— The request —
Could you render the items below, from the line with "In the scene, of" through the end of the items, as a two-column CSV with headers item_text and item_answer, one row per item, each field quoted and line breaks replaced by spaces?

Spatial items tied to pictures:

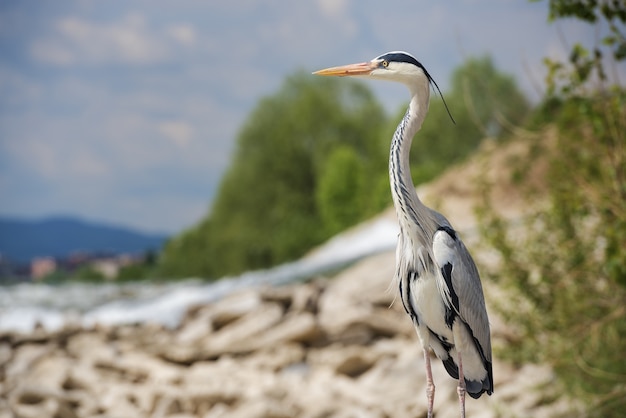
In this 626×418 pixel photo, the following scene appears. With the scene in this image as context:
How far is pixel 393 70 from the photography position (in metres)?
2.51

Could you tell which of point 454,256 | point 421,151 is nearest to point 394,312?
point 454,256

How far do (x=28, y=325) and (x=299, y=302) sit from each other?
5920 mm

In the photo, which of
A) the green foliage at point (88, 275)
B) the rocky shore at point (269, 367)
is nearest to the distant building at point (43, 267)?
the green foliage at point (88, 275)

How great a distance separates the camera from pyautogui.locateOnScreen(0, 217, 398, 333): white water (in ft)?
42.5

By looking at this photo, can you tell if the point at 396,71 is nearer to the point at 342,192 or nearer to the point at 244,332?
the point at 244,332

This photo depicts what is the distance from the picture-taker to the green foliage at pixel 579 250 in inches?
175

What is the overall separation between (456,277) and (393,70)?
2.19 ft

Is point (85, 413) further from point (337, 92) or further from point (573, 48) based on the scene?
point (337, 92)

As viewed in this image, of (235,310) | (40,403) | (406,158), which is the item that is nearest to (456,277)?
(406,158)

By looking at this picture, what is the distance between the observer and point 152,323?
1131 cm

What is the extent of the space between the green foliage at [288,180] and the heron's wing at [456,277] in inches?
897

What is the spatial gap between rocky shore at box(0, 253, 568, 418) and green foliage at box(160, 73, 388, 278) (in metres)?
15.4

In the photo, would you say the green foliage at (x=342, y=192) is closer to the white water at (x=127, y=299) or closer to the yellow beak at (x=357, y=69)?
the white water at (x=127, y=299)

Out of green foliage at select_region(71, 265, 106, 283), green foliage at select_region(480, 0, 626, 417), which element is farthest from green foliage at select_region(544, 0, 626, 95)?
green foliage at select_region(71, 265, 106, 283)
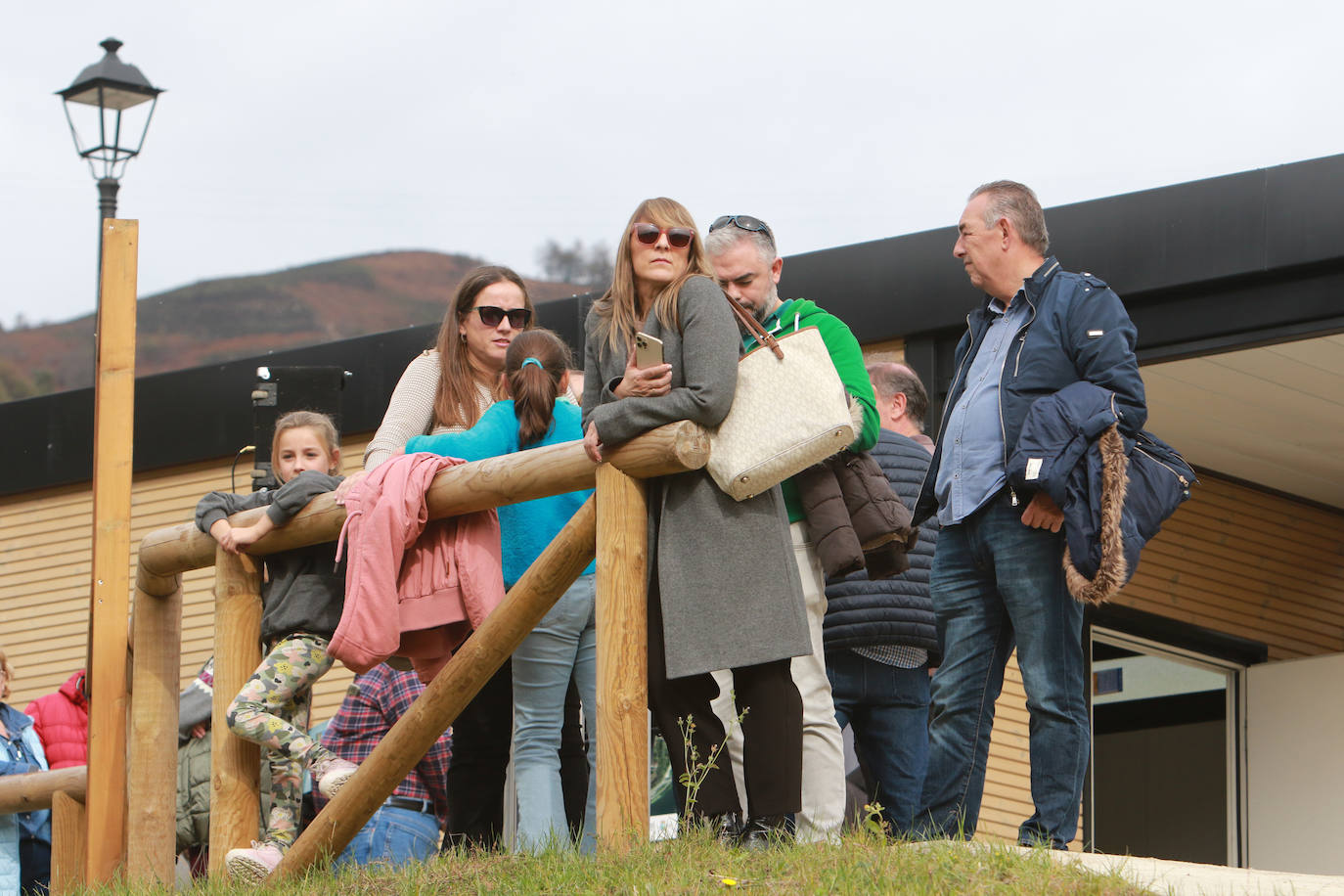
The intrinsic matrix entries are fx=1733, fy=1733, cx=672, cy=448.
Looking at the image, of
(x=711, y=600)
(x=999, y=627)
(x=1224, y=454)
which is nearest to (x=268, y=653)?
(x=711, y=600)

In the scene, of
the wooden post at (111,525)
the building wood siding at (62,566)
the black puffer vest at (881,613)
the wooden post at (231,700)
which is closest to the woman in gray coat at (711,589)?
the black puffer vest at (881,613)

— Response —
item_text,item_answer
"In the scene, of the wooden post at (111,525) the building wood siding at (62,566) the black puffer vest at (881,613) the wooden post at (231,700) which is closest to the woman in gray coat at (711,589)?","the black puffer vest at (881,613)"